Description of the task
Retype the whole listing verbatim and keep the pictures out of it.

Dataset content
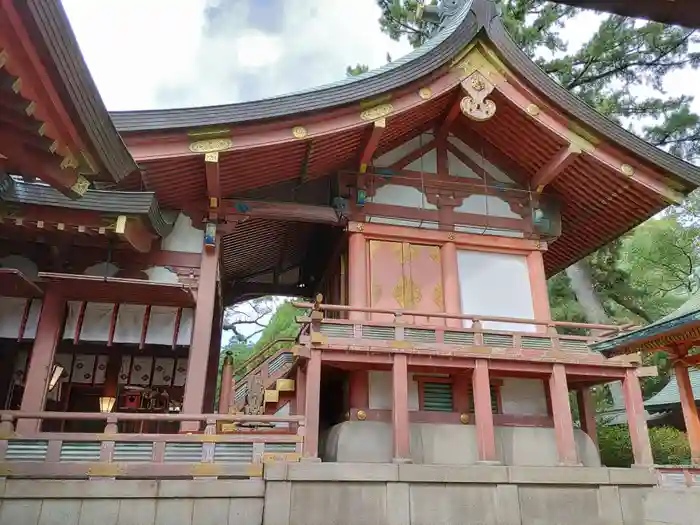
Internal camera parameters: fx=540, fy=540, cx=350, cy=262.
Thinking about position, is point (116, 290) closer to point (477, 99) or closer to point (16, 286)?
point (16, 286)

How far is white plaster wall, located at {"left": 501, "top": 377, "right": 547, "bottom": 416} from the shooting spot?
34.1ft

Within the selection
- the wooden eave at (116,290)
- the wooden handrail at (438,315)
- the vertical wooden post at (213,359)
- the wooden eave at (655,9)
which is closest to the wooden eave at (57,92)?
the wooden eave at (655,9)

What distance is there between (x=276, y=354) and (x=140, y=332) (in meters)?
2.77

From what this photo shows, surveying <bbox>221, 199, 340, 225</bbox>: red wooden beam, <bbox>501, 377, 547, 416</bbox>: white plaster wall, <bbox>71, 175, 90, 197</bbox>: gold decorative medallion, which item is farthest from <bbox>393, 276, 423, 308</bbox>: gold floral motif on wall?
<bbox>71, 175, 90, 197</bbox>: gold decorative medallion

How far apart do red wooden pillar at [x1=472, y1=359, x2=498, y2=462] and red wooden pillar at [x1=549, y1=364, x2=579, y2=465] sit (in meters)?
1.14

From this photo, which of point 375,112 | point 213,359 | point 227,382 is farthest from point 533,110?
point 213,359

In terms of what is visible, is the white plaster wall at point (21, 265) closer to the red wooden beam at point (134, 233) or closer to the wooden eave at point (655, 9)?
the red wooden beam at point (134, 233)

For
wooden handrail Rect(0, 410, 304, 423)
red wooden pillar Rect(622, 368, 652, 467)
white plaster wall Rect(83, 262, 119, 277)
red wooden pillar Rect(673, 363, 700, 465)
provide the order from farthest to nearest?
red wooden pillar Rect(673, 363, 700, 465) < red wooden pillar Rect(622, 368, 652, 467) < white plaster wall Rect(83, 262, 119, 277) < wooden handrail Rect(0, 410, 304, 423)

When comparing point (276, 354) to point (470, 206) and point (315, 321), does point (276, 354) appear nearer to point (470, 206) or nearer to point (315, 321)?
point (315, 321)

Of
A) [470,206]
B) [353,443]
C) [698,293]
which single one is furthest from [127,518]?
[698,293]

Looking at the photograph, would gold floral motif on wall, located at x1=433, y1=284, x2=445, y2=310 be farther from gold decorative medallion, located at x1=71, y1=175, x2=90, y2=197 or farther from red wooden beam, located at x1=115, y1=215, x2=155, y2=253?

Reply
Internal camera parameters: fx=540, fy=540, cx=350, cy=262.
Thinking about position, is point (116, 290) closer to point (477, 99) or closer to point (16, 286)?
point (16, 286)

How far is white plaster wall, located at {"left": 501, "top": 377, "right": 547, "bottom": 416} from the shooting spot?
34.1ft

Within the selection
- the wooden eave at (116,290)
- the wooden handrail at (438,315)
- the vertical wooden post at (213,359)
- the wooden eave at (655,9)
which is closest to the wooden eave at (57,92)?
the wooden eave at (655,9)

What distance is there between (x=276, y=354) and (x=140, y=332) (in meters)?
2.77

From what this photo shows, surveying <bbox>221, 199, 340, 225</bbox>: red wooden beam, <bbox>501, 377, 547, 416</bbox>: white plaster wall, <bbox>71, 175, 90, 197</bbox>: gold decorative medallion, which item is farthest from <bbox>393, 276, 423, 308</bbox>: gold floral motif on wall?
<bbox>71, 175, 90, 197</bbox>: gold decorative medallion

How far apart do red wooden pillar at [x1=472, y1=359, x2=498, y2=462] and red wooden pillar at [x1=549, y1=364, x2=579, y2=465] sit (in meters)?
1.14

From this photo, which of point 375,112 | point 213,359 | point 227,382 is farthest from point 533,110?
point 213,359

In terms of what is visible, is the white plaster wall at point (21, 265) closer to the red wooden beam at point (134, 233) or closer to the wooden eave at point (655, 9)?
the red wooden beam at point (134, 233)

For
wooden handrail Rect(0, 410, 304, 423)
red wooden pillar Rect(622, 368, 652, 467)
white plaster wall Rect(83, 262, 119, 277)
red wooden pillar Rect(673, 363, 700, 465)
provide the order from farthest to nearest?
red wooden pillar Rect(673, 363, 700, 465) < red wooden pillar Rect(622, 368, 652, 467) < white plaster wall Rect(83, 262, 119, 277) < wooden handrail Rect(0, 410, 304, 423)

When comparing point (276, 354) to point (470, 206) and point (315, 321), does point (276, 354) appear nearer to point (470, 206) or nearer to point (315, 321)?
point (315, 321)

Of
A) [470,206]
B) [353,443]
C) [698,293]
which single one is furthest from [127,518]?
[698,293]

Looking at the photograph, would gold floral motif on wall, located at x1=433, y1=284, x2=445, y2=310 be farther from gold decorative medallion, located at x1=71, y1=175, x2=90, y2=197 or farther from red wooden beam, located at x1=115, y1=215, x2=155, y2=253?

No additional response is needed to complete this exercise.